__Aufgabe__
Übertragen Sie den folgenden Satz aus dem Seitentext zum Beschluss des Hanseatischen Oberlandesgerichts ins Englische: „Der Geschäftswert für das Verfahren vor dem Oberlandesgericht wird auf 7.500,00 DM, entsprechend 3.834,69 €, festgesetzt.“
___ Seitentext
Gericht: Oberlandesgericht Hamburg
Beschluss verkündet am 04.02.2004
Aktenzeichen: 2 Wx 99/01
Rechtsgebiete: WEG, FGG, BGB


Vorschriften:

WEG § 7
WEG § 10 Abs. 2
WEG § 15 Abs. 1
WEG § 43 Abs. 1
WEG § 45 Abs. 1
FGG § 12
FGG § 27
FGG § 29
BGB § 1004
Diese Entscheidung enthält keinen zur Veröffentlichung bestimmten Leitsatz.
HANSEATISCHES OBERLANDESGERICHT Beschluß

2 Wx 99/01

In der Wohnungseigentumssache

hat das Hanseatische Oberlandesgericht Hamburg, 2. Zivilsenat, am 4. Februar 2004 durch die Richter

Dr. Lassen, Puls, Albrecht

beschlossen:

Tenor:

Auf die sofortige weitere Beschwerde des Antragsgegners wird der Beschluss des Landgerichts Hamburg, Zivilkammer 18, vom 4. Juli 2001 aufgehoben und die Sache zur erneuten Behandlung und Entscheidung auch über die Kosten des Rechtsbeschwerdeverfahrens an das Landgericht zurückverwiesen.

Der Geschäftswert für das Verfahren vor dem Oberlandesgericht wird auf 7.500,00 DM, entsprechend 3.834,69 €, festgesetzt.

Gründe:

I.
______
___ Bereitgestellte Einträge
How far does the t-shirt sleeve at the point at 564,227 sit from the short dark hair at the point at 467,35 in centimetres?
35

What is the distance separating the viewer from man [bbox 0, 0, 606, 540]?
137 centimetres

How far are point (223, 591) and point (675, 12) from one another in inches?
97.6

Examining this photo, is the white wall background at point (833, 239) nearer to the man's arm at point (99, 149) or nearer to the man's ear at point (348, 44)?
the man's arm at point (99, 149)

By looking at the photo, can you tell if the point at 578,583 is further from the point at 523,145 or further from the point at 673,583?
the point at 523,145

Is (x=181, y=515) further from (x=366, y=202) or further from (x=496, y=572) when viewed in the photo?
______
__Antwort__
The value of the matter for the proceedings before the Higher Regional Court is set at DM 7,500.00, corresponding to €3,834.69.